À peine eut-il fini de parler qu'une voix grave s'éleva des ombres de la cour : « Oh ? Je crains que ce ne soit pas forcément vrai, jeune maître Mo. »

Mo Yunqing se figea, fixant d'un regard vide l'oncle Yin qui émergeait lentement de l'ombre, suivi de ses subordonnés vêtus de noir venus le relever de son service.

« Tu es incroyablement audacieux, je le sais maintenant », ricana l'oncle Yin.

Avant qu'il ait pu finir sa phrase, Yichun dégaina son épée et se précipita en avant à la vitesse de l'éclair, abattant d'abord les hommes vêtus de noir qui l'assaillaient, et cria d'une voix urgente : « Qu'est-ce que vous attendez là ?! Fuyez ! »

Mo Yunqing fit un léger mouvement. Afin de se faire pardonner par la famille Yan, il s'était adonné aux plaisirs de la table pendant plus d'un an, et sa santé s'était dégradée. Il fut arrêté par l'oncle Yin dès qu'il eut atteint la porte de la cour.

Yichun n'eut d'autre choix que d'abandonner son combat contre l'homme en noir et de prendre la fuite.

Un éclair de lumière froide transperça le front de l'oncle Yin. Il esquiva sur le côté, échangea quelques coups avec Yi Chun et s'exclama : « Excellent maniement de l'épée ! Tu as beaucoup progressé ! »

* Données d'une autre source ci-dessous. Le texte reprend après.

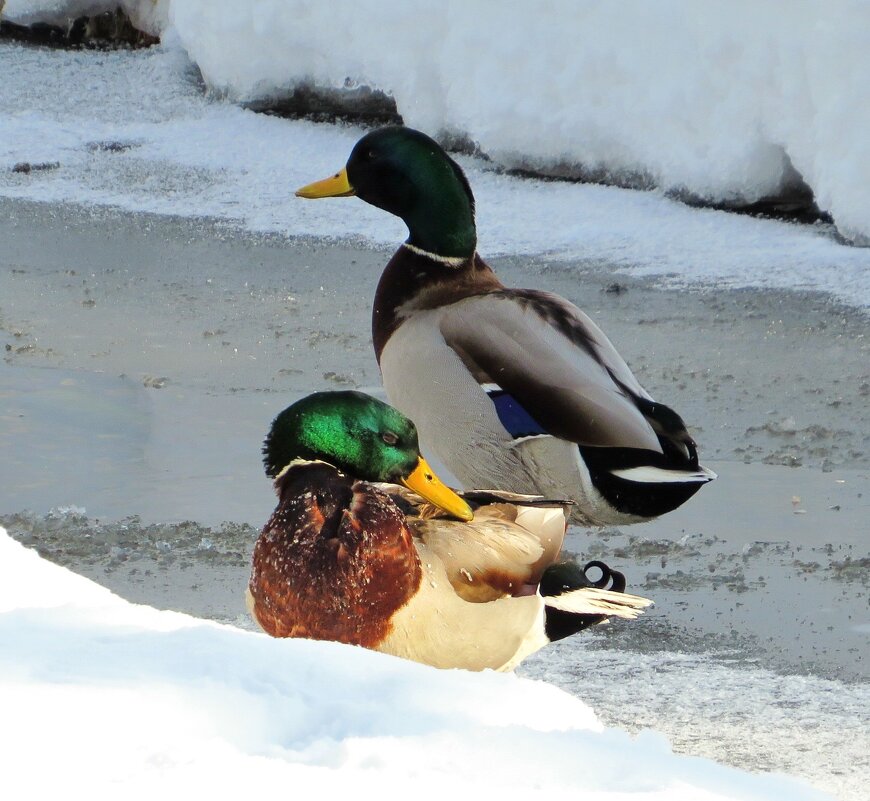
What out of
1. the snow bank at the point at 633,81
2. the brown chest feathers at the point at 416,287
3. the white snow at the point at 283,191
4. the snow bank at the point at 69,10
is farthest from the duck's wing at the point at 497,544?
the snow bank at the point at 69,10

Yi Chun fronça les sourcils et resta silencieuse, faisant tournoyer son épée de plus en plus vite. Sa silhouette se mouvait comme un fantôme au clair de lune, légère et pourtant impitoyable.

En termes de vitesse et de technique, l'oncle Yin avait presque honte de lui-même. Qui aurait cru que la petite fille progresserait si vite en seulement un an

? Il pouvait facilement la capturer maintenant, mais dans deux ans, quand elle aurait grandi, ce serait sans doute beaucoup plus difficile.

Voyant que Mo Yunqing s'apprêtait à s'enfuir, il lui arracha aussitôt sa manche et la serra contre sa main. D'un coup sec, il s'empara de l'épée de Yi Chun et l'immobilisa.

De l'autre main, il frappa Mo Yunqing à la poitrine. Si le coup atteignait sa cible, il craignait de mourir sur le coup d'une fracture du sternum.

En une fraction de seconde, Yichun abandonna résolument son épée de fer, sortit un poignard de sa manche et lui asséna un coup au visage.